I took as many courses in artificial intelligence (1984-89) as I could because I didn't trust my real intelligence. I was interested in artificial vision -- I wanted to see make sure the future Geordi on Star Trek could see without those goofy goggles. In fact my last course was in pattern
recognition which relates to artificial vision and the prof even offered me a chance to work with him - probably getting coffee - but the math threw me -- our eyes work on a system of differential equations -- or something like that.
I also took a course in natural language processing where you program a computer to engage in a conversation -- I did Dear Blabby, a gossiping Jewish mother. And a course in Expert Systems which run stuff like environmental catastrophes and how to detect where a chemical leak might be coming from. (Thank goodness for my very smart fellow teacher/computer geeks Ira Goldfine and the late Jim Scoma for holding my hand through all this).
“We’re moving from engineering computing systems to something that has many of the characteristics of biological computing,” said Larry Smarr, an astrophysicist. Designers say the computing style can clear the way for robots that can safely walk and drive in the physical world, though a thinking or conscious computer, a staple of science fiction, is still far off on the digital horizon.Far off? Really? How long before an Arnold-like robot lands naked in your backyard?
===
For Geeks only
Neural networks only make sense when computers are built using different concepts from the von Neumann machines upon which almost all current computers are based. I remember arguing this point with people when I attended 2 American Association of Artificial Intelligence conventions (89 in Seattle and 90 in Minneappolis). I was one of the few who thought it possible to build machines with billions of processors at a time when most computers had only one - mostly they still do in some sense -- some pushed the idea of parallel processing with a bunch of processors but that was strange stuff -- the neural net idea was the only one that made sense. So read this part of the article to get a sense of where we are 25 years later -- and I figure that another 25 might just do it --- hmmm if I can only get to 95.
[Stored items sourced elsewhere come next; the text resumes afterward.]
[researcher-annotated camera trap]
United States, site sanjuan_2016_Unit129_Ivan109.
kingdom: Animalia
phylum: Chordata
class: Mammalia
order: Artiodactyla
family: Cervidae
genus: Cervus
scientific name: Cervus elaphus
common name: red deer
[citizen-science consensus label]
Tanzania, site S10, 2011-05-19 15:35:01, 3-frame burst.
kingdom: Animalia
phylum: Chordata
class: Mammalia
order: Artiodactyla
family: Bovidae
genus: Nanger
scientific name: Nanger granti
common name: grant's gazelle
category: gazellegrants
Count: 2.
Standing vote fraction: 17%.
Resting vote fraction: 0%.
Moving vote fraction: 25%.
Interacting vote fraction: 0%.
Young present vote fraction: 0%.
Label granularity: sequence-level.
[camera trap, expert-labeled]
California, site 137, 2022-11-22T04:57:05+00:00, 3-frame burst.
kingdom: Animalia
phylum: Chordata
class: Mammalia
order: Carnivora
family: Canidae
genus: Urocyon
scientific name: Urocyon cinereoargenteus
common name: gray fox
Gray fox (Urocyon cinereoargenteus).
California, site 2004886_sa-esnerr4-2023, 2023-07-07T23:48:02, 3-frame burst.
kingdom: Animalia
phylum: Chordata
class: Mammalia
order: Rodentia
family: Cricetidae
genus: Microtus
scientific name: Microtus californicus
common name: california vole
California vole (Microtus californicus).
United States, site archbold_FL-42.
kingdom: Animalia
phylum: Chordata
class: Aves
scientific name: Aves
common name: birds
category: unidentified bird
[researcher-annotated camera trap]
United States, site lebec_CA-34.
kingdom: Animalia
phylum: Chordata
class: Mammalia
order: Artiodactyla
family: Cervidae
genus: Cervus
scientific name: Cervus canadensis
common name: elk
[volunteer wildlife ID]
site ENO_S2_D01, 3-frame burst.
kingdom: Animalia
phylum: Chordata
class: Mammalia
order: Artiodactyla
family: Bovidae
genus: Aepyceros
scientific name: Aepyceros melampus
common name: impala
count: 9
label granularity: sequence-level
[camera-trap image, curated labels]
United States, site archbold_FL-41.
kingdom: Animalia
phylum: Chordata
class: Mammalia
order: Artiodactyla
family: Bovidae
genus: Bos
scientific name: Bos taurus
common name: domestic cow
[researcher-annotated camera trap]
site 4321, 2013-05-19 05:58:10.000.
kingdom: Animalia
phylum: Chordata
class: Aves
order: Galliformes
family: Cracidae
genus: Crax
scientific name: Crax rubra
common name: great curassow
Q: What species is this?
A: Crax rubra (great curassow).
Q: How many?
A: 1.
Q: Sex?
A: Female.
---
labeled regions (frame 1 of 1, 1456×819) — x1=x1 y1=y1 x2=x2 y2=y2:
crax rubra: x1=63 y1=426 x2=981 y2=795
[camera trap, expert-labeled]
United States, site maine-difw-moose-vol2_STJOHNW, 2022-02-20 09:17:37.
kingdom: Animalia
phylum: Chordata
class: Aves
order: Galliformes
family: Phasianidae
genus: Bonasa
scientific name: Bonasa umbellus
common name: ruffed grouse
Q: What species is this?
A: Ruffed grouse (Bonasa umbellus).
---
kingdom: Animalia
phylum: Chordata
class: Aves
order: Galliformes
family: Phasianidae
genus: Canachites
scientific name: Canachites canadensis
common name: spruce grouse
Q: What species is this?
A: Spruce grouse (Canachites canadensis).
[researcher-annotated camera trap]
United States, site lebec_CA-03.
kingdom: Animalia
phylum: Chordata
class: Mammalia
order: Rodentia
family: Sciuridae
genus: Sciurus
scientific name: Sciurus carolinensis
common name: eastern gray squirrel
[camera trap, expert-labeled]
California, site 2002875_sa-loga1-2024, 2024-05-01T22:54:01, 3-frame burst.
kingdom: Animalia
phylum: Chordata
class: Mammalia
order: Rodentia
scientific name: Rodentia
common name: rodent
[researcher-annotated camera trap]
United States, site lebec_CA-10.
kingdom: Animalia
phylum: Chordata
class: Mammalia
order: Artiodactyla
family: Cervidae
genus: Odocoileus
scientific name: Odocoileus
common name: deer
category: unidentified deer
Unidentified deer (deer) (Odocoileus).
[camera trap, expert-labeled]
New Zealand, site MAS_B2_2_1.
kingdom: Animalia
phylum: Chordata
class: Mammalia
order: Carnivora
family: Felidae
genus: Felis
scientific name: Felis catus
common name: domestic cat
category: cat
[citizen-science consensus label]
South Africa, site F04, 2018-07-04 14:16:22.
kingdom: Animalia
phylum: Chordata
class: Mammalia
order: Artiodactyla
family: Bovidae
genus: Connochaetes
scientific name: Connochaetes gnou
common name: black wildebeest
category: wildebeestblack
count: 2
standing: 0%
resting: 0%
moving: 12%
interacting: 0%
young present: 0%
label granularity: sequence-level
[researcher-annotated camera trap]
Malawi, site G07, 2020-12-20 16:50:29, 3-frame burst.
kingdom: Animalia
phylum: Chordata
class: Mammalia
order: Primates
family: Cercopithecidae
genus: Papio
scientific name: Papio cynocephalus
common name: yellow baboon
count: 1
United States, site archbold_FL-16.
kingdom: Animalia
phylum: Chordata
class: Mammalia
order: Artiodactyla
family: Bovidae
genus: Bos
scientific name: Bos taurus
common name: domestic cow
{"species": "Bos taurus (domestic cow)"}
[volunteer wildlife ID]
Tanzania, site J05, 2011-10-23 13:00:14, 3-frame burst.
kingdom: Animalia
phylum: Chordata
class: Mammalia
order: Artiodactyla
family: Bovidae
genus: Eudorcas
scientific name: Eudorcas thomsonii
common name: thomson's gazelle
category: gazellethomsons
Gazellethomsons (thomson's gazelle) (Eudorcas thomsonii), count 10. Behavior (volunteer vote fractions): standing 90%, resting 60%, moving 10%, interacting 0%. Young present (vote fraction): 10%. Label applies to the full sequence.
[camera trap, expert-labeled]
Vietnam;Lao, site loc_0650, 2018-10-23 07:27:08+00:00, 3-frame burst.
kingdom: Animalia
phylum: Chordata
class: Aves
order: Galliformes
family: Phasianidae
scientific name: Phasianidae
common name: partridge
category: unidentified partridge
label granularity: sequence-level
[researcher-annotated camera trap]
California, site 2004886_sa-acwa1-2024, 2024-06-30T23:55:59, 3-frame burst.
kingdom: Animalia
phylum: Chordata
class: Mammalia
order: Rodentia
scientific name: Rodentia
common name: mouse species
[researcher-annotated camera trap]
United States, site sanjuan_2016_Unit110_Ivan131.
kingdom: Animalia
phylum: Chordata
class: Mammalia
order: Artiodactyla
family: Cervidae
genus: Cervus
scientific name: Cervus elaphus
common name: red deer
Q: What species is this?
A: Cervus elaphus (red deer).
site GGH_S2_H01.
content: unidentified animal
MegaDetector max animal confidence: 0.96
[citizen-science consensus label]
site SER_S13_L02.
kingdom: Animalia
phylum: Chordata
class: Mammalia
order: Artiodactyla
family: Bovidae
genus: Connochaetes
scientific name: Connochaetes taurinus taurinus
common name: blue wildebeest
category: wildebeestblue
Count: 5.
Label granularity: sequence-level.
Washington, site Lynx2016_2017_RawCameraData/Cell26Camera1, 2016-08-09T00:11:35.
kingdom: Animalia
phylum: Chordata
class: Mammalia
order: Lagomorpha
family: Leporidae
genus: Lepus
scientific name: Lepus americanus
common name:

Read the entire article here
Until now, the design of computers was dictated by ideas originated by the mathematician John von Neumann about 65 years ago. Microprocessors perform operations at lightning speed, following instructions programmed using long strings of 1s and 0s. They generally store that information separately in what is known, colloquially, as memory, either in the processor itself, in adjacent storage chips or in higher capacity magnetic disk drives. The data — for instance, temperatures for a climate model or letters for word processing — are shuttled in and out of the processor’s short-term memory while the computer carries out the programmed action. The result is then moved to its main memory. The new processors consist of electronic components that can be connected by wires that mimic biological synapses. Because they are based on large groups of neuron-like elements, they are known as neuromorphic processors, a term credited to the California Institute of Technology physicist Carver Mead, who pioneered the concept in the late 1980s. They are not “programmed.” Rather the connections between the circuits are “weighted” according to correlations in data that the processor has already “learned.” Those weights are then altered as data flows in to the chip, causing them to change their values and to “spike.” That generates a signal that travels to other components and, in reaction, changes the neural network, in essence programming the next actions much the same way that information alters human thoughts and actions. “Instead of bringing data to computation as we do today, we can now bring computation to data,” said Dharmendra Modha, an I.B.M. computer scientist who leads the company’s cognitive computing research effort. “Sensors become the computer, and it opens up a new way to use computer chips that can be everywhere.”